Background and Tooling#
The project uses Abjad [2] as the Python [1] layer for score construction. Abjad does not try to be a notation editor. Instead, it gives direct control over score objects such as staves, voices, measures, articulations, dynamics, tempo marks, and other notation features. That makes it well suited for work where the score is built from algorithms or data structures rather than from mouse-driven editing.
LilyPond [3] is used as the engraving backend. Abjad emits LilyPond source, and LilyPond then produces the engraved PDF and MIDI output. This separation is important. Python handles the compositional and structural side of the work, while LilyPond handles the engraving layer. That keeps the implementation clean and makes it easy to inspect the generated .ly files when debugging or refining notation.

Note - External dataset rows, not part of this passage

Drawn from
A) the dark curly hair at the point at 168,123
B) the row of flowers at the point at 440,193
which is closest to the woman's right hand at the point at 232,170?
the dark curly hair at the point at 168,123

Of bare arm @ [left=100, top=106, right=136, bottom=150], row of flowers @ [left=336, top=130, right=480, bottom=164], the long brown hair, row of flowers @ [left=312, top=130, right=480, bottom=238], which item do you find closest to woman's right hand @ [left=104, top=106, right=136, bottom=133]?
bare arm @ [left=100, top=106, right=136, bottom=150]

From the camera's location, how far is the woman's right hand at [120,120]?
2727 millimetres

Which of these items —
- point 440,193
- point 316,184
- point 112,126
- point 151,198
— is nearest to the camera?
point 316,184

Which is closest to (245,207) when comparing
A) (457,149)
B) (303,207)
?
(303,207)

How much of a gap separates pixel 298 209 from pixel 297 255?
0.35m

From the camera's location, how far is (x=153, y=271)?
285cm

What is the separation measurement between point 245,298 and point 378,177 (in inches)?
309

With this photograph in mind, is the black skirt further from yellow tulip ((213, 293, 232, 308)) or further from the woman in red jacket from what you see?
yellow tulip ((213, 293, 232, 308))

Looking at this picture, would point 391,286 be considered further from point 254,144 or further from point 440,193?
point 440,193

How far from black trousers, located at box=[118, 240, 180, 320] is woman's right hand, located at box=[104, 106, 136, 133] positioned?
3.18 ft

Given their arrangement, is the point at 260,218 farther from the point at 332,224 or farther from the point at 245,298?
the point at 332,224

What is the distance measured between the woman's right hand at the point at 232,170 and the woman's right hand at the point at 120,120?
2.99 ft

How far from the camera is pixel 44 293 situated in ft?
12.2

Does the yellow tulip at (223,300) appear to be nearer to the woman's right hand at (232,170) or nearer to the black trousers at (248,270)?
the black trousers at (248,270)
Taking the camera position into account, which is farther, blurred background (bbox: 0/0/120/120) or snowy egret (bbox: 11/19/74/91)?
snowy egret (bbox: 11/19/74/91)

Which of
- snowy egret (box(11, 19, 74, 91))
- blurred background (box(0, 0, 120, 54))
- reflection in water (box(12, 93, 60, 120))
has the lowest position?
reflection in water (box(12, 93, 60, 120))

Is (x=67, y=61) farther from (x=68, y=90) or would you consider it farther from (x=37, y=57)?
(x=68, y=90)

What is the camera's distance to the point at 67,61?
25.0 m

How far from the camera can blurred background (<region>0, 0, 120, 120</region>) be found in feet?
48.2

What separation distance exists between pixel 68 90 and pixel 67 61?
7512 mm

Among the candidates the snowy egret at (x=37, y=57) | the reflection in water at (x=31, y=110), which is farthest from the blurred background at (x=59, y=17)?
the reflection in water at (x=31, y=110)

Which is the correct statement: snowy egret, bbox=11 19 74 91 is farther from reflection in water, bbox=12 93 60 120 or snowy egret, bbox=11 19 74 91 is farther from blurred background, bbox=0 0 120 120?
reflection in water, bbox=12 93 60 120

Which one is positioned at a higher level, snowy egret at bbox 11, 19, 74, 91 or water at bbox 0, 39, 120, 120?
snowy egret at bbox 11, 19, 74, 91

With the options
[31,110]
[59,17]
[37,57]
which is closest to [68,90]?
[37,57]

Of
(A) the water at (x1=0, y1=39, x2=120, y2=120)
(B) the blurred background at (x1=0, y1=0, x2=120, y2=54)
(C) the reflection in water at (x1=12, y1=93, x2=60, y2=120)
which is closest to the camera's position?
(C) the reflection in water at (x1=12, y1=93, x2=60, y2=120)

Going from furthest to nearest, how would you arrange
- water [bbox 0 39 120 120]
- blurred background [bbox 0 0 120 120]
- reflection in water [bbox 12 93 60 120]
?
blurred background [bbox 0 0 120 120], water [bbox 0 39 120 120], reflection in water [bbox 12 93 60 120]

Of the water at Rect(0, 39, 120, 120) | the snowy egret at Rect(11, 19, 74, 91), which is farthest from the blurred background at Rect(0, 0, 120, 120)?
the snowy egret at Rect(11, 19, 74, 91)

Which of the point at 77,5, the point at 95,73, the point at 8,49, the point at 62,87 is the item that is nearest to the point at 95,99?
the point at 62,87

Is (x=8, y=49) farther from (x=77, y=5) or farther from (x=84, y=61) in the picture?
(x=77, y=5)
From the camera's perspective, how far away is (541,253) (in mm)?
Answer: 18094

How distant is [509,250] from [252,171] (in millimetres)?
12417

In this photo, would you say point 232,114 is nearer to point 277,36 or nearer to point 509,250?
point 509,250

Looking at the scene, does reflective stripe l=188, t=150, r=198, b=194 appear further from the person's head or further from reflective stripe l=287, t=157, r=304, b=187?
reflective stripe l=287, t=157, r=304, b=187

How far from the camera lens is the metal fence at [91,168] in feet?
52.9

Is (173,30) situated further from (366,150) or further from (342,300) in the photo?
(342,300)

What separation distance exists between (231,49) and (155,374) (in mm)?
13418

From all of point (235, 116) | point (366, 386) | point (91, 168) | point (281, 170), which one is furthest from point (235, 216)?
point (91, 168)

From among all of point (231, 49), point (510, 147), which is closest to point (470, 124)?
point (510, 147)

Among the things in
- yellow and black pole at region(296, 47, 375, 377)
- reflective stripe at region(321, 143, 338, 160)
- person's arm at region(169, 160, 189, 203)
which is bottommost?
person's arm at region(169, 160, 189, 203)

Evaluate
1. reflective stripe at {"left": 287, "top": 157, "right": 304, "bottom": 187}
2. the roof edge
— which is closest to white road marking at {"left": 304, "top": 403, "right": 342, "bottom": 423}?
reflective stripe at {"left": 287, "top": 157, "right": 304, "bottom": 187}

Audio rendering is handled separately from score engraving. For the solo piano work, MIDI can be rendered with FluidSynth and a cached piano SoundFont. For the quartet work, the render path is more involved because the best available piano and string sounds come from different SoundFonts. The quartet system therefore renders piano and strings separately and combines the results with ffmpeg. This gives better output than forcing all instruments through a single SoundFont.
The broader tooling choice is pragmatic. Python is the control layer. Abjad is the score API. LilyPond is the engraver. FluidSynth and ffmpeg fill in the audio path. Shell and GitHub Actions provide local and CI automation. None of these tools is unusual on its own. The value comes from using them together in one repeatable composition workflow.